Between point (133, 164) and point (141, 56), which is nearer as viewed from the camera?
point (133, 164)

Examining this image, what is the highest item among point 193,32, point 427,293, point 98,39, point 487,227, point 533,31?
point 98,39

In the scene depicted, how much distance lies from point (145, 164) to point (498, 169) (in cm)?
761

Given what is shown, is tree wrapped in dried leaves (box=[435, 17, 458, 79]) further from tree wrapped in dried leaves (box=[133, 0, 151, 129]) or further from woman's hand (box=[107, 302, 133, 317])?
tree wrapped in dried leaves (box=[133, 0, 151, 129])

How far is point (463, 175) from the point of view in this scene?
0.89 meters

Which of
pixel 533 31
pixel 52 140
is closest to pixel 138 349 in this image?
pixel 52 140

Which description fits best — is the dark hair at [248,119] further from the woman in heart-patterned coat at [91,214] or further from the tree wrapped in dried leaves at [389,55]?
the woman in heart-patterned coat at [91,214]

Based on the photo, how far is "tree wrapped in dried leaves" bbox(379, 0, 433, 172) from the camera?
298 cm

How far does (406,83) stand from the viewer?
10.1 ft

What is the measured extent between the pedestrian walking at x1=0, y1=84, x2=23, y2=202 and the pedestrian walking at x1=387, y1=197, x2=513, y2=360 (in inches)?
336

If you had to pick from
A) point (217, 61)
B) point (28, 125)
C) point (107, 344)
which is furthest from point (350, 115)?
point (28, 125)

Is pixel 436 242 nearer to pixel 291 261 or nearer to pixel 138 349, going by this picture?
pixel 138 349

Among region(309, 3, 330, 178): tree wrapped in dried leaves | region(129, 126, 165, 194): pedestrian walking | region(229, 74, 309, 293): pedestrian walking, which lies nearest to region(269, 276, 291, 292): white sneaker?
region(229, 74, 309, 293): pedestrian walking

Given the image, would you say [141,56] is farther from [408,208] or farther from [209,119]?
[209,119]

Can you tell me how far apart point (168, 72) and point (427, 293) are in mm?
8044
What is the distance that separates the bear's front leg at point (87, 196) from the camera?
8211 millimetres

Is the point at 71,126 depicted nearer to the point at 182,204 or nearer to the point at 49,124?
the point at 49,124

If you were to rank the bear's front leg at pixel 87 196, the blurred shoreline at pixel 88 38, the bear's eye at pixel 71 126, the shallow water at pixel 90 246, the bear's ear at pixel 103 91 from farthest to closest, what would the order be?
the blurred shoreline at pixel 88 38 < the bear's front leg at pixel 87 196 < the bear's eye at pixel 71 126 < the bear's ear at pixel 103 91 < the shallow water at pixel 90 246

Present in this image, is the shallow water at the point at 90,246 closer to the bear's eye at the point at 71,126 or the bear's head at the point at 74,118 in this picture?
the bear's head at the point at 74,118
○ ○ ○ ○ ○ ○ ○
_Goal_.
Starting with the line that contains "Which description fits" and going on through the line that contains "the blurred shoreline at pixel 88 38 <", turn those lines into a JSON list of strings, one string per line, with blank lines left out.

_Complete response_.
[
  "Which description fits best — is the dark hair at [248,119] further from the woman in heart-patterned coat at [91,214] or further from the tree wrapped in dried leaves at [389,55]?",
  "the woman in heart-patterned coat at [91,214]",
  "Based on the photo, how far is \"tree wrapped in dried leaves\" bbox(379, 0, 433, 172) from the camera?",
  "298 cm",
  "How far does (406,83) stand from the viewer?",
  "10.1 ft",
  "What is the measured extent between the pedestrian walking at x1=0, y1=84, x2=23, y2=202 and the pedestrian walking at x1=387, y1=197, x2=513, y2=360 (in inches)?",
  "336",
  "If you had to pick from",
  "A) point (217, 61)",
  "B) point (28, 125)",
  "C) point (107, 344)",
  "which is furthest from point (350, 115)?",
  "point (28, 125)",
  "Is pixel 436 242 nearer to pixel 291 261 or nearer to pixel 138 349, going by this picture?",
  "pixel 138 349",
  "Among region(309, 3, 330, 178): tree wrapped in dried leaves | region(129, 126, 165, 194): pedestrian walking | region(229, 74, 309, 293): pedestrian walking, which lies nearest to region(269, 276, 291, 292): white sneaker?",
  "region(229, 74, 309, 293): pedestrian walking",
  "Given the image, would you say [141,56] is farther from [408,208] or farther from [209,119]?",
  "[209,119]",
  "Can you tell me how far apart point (168, 72) and point (427, 293) are in mm?",
  "8044",
  "What is the distance that separates the bear's front leg at point (87, 196) from the camera?",
  "8211 millimetres",
  "Is the point at 71,126 depicted nearer to the point at 182,204 or nearer to the point at 49,124?",
  "the point at 49,124",
  "If you were to rank the bear's front leg at pixel 87 196, the blurred shoreline at pixel 88 38, the bear's eye at pixel 71 126, the shallow water at pixel 90 246, the bear's ear at pixel 103 91 from farthest to closest, what would the order be?",
  "the blurred shoreline at pixel 88 38 < the bear's front leg at pixel 87 196 < the bear's eye at pixel 71 126 < the bear's ear at pixel 103 91 < the shallow water at pixel 90 246"
]